● **EXERCISE DESCRIPTION**: Return the listing from the line containing "How far from point" through the line containing "0.75 metres", both lines included, reproducing each line without any change.

Dataset rows
━━━━━━
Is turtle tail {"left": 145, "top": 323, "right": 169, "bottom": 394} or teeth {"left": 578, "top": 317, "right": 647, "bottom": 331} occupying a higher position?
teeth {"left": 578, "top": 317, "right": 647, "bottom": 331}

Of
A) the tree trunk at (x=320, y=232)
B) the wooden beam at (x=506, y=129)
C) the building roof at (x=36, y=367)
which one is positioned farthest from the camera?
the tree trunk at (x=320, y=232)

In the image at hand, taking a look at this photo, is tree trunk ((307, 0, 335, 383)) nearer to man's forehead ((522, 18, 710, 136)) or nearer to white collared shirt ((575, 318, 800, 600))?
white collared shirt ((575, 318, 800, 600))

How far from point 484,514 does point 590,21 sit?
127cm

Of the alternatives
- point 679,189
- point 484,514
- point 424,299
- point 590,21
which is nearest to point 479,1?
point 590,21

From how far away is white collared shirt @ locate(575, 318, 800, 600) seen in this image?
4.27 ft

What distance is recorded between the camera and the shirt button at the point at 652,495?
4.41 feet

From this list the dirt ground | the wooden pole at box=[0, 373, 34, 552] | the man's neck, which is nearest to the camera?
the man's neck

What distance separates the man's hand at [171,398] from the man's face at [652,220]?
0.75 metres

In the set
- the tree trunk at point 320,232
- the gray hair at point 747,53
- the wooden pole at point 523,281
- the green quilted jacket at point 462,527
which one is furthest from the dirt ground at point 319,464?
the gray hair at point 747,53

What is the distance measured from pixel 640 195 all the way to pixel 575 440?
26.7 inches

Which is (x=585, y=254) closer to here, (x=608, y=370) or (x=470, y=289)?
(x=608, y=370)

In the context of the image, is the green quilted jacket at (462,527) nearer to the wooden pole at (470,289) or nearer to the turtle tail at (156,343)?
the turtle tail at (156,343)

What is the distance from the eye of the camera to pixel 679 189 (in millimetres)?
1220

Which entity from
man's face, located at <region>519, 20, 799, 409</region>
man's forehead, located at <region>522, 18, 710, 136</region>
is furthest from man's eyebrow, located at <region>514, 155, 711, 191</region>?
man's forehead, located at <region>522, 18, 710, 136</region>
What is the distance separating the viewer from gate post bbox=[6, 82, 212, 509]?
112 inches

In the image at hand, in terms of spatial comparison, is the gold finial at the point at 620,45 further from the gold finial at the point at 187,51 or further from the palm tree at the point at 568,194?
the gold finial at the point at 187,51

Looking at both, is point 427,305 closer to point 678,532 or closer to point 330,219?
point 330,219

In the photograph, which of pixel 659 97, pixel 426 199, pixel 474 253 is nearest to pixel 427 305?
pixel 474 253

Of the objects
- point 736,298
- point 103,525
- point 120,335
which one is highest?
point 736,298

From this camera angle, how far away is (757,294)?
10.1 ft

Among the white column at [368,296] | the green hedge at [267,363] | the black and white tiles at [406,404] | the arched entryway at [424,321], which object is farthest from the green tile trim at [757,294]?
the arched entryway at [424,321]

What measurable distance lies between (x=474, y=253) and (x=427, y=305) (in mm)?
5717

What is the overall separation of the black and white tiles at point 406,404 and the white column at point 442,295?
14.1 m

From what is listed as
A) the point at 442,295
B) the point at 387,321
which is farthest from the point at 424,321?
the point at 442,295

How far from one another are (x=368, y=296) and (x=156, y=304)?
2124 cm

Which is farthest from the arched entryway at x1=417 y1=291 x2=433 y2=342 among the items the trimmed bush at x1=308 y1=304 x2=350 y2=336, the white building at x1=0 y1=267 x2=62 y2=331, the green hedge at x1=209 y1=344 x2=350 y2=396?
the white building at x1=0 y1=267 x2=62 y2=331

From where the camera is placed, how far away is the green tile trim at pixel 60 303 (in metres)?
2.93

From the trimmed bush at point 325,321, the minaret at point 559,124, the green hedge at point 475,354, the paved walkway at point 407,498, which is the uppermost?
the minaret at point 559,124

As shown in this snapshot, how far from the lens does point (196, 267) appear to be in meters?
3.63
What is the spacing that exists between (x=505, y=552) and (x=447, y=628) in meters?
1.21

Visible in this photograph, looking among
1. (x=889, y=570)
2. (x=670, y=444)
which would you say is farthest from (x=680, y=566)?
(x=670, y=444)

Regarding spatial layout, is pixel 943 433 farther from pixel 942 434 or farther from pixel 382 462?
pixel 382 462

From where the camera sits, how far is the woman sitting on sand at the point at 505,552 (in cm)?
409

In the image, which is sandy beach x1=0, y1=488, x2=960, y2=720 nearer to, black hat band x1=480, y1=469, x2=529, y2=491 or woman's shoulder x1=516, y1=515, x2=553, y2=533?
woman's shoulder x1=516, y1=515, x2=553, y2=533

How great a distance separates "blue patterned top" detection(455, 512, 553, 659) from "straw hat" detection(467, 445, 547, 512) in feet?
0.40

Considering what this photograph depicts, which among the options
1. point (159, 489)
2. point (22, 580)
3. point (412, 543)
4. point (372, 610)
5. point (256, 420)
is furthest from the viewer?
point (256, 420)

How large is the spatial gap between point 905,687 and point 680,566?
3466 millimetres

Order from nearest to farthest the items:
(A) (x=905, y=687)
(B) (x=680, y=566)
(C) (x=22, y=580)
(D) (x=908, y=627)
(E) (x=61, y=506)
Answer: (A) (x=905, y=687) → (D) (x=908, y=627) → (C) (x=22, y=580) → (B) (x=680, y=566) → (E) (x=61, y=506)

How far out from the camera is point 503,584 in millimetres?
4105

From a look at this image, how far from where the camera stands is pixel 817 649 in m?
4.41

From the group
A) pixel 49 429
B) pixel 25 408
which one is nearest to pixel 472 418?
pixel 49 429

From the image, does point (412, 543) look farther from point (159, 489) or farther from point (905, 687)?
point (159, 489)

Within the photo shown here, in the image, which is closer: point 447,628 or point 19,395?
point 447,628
━━━━━━
● **OUTPUT**:
How far from point 484,514 does point 590,21 sit?
127cm

Of the alternatives
- point 679,189
- point 484,514
- point 424,299
- point 590,21
which is nearest to point 479,1?
point 590,21

From how far away is white collared shirt @ locate(575, 318, 800, 600) seen in this image?
4.27 ft

What distance is recorded between the camera and the shirt button at the point at 652,495?
4.41 feet

From this list the dirt ground | the wooden pole at box=[0, 373, 34, 552] | the man's neck, which is nearest to the camera?
the man's neck

What distance separates the man's hand at [171,398] from the man's face at [652,220]?
0.75 metres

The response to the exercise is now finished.